**Exercise description**.
Extend the passage about Peperusha Binti's outreach and sickle cell disease in Kisumu, writing on from its final sentence.

___ Text passage

To augment these efforts, the organisation has a programme christened Binti Dialogue, where they have conversations with adolescents on Gender-Based Violence through Art.

‘‘For one to get the attention of young girls, one needs to engage them and be freely able to express what they feel about GBV by drawing and colouring things. We also organise entertainment events,” Odhiambo notes.

She expresses her satisfaction with the fact that the community that they work with, like girls and young women, has embraced their initiatives. In this way, they help to spread a good message about Peperusha Binti’s activities and support their families, friends, and other women groups.

“This has made us attract invitations to other women’s groups where we drive home the same issues they need information on,” she adds.

“On average, we have impacted over 5,000 girls with information, and sometimes we provide sanitary towels to them. We have also impacted 3,000 women through the interactions and dialogues that we hold,” the executive director says.

According to January 2023 data published on the Jaramogi Oginga Odinga Teaching and Referral Hospital website, a total of 21 out of 100 children in Kisumu are born with the sickle cell trait.

It further notes that an estimated 4,000 children are born with the disease annually.

The report informs us that sickle cell disease is an inherited disease that affects haemoglobin in an autosomal recessive pattern. Males and females are affected equally, and both parents must carry the abnormal genes, even if they have no symptoms, for their child to be affected.

There is a 25 per cent chance that a child may get sickle cell disease (HbSS) when both parents carry a single gene mutation (HbAS) (sickle cell trait), a 25 per cent chance that a child will be unaffected (HbAA), and a 50 per cent chance that they will inherit the genetic mutation (HbAS) as an asymptomatic carrier (this probability occurs in every single pregnancy).

The likelihood of parents having children with sickle cell disease is 25 per cent if both parents are carriers of HbAS, 50 per cent if one parent has HbAS and the other one has HbSS, and 100 per cent if both parents have HbSS.

______
___ Material provided

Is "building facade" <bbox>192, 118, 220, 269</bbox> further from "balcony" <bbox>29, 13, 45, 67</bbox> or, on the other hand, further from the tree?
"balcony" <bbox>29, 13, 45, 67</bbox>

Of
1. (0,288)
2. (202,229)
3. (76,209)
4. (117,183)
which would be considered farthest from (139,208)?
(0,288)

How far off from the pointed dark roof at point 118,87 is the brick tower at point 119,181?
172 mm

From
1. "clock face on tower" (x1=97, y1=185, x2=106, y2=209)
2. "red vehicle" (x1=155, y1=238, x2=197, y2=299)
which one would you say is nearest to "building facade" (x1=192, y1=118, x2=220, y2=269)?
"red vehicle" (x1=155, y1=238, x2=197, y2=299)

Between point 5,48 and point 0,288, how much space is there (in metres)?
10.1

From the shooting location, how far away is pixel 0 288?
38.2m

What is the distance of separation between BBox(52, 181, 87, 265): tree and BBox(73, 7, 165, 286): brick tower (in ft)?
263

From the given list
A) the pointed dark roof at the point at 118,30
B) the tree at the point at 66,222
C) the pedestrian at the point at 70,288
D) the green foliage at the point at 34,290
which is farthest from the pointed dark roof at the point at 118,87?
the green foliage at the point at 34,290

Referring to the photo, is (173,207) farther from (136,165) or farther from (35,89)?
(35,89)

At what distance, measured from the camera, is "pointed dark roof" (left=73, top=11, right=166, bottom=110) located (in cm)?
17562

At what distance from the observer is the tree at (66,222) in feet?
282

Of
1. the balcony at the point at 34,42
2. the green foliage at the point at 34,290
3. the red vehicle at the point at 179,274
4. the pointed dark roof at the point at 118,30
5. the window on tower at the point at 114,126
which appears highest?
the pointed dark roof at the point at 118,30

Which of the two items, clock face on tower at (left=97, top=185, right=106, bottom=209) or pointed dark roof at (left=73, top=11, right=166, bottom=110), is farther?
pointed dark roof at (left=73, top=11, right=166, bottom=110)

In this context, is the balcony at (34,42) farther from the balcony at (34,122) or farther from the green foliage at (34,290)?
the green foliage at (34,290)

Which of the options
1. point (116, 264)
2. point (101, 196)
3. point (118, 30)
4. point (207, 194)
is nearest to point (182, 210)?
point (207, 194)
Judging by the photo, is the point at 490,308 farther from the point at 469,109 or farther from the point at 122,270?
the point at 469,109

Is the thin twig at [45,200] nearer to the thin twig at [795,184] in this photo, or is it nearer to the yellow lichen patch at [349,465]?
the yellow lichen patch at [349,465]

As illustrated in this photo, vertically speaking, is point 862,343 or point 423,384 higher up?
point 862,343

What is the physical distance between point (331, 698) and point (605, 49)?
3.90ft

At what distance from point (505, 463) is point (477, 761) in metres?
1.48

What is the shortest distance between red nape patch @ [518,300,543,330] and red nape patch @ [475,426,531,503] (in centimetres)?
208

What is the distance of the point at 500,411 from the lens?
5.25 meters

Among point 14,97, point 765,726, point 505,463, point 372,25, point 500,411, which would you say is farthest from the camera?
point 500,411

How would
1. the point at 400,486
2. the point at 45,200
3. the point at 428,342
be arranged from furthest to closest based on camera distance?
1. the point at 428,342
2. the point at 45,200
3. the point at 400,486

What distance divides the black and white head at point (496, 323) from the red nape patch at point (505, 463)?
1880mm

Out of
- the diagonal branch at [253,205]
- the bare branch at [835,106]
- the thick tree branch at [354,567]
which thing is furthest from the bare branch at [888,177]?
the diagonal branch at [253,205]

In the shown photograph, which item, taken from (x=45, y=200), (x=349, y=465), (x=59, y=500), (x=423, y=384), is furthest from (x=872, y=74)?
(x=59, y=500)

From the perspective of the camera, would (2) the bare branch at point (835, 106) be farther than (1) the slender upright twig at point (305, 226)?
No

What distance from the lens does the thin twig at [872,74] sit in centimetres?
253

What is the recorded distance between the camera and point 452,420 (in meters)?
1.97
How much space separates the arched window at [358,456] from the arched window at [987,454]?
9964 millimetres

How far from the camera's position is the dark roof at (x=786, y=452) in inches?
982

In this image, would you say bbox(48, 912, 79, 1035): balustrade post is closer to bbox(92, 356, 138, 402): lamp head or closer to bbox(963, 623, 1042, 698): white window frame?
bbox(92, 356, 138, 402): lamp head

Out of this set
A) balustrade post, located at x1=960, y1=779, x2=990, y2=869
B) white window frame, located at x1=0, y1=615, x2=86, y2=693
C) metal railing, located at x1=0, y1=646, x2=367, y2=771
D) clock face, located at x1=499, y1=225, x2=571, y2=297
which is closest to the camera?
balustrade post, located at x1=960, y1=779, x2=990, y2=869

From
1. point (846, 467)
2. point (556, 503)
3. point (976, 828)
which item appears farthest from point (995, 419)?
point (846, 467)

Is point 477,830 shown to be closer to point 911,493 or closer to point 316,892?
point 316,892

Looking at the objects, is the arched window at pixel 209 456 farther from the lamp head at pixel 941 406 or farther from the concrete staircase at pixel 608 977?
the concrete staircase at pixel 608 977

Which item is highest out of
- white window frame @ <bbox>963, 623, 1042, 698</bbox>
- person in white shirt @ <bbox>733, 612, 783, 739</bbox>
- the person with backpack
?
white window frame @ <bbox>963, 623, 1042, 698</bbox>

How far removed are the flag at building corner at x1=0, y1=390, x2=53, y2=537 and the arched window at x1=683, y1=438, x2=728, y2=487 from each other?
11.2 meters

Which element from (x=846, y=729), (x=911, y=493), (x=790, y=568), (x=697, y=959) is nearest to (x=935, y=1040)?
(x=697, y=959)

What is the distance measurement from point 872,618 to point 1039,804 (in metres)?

______

**Answer area**.
Currently based in Kisumu Central Sub-County, Peperusha Binti covers informal settlements in the county and neighbouring counties like Homabay County because people are in dire need of the services. The organisation interacts much more on social media platforms with the people for more assistance.

One of the sticking challenges they face, Odhiambo notes, is the persistent lack of drugs that can be used to manage sickle cell disease, as it is incurable. “So, what happens when there are no medications or drugs like hydroxyurea, pallodrin, folic acid, and even PLV? So many people will die,’’ she says.

Odhiambo says that warriors of sickle cell are not being given access to employment opportunities because employers see that these people tend to get sick frequently and are not up-to-task with the services required in companies, civil organisations, and the government.

Rampant discrimination, she notes, is one of the common issues the organisation is tackling through awareness creation in the community.

“We know of people who have lived long with the disease. Some are 35 and 45 years old. This is an example that should give us hope that if children are well taken care of by the provision of drugs and access to gainful employment, then we can move ahead as a better society,” she says.

Odhiambo reveals that these drugs are not cheap, and parents or guardians have to part with Sh2,800 per month, with one tablet of Hydroxyurea retailing at Sh70 and Pallodrin going for Sh50.

She says the organisation does not receive any funding from the national or county government on issues of sickle cell but continues to receive support from corporations, hospitals, and non-governmental organisations.

“We appeal to both tiers of government to include sickle cell disease in their health budgetary allocations, proper policies, and NHIF to cover all forms of diseases just like they cover HIV, malaria, and tuberculosis,” says Odhiambo.

“This will greatly ease the burden on the parents by giving these drugs at affordable prices or even for free from the public hospitals,’’ she adds.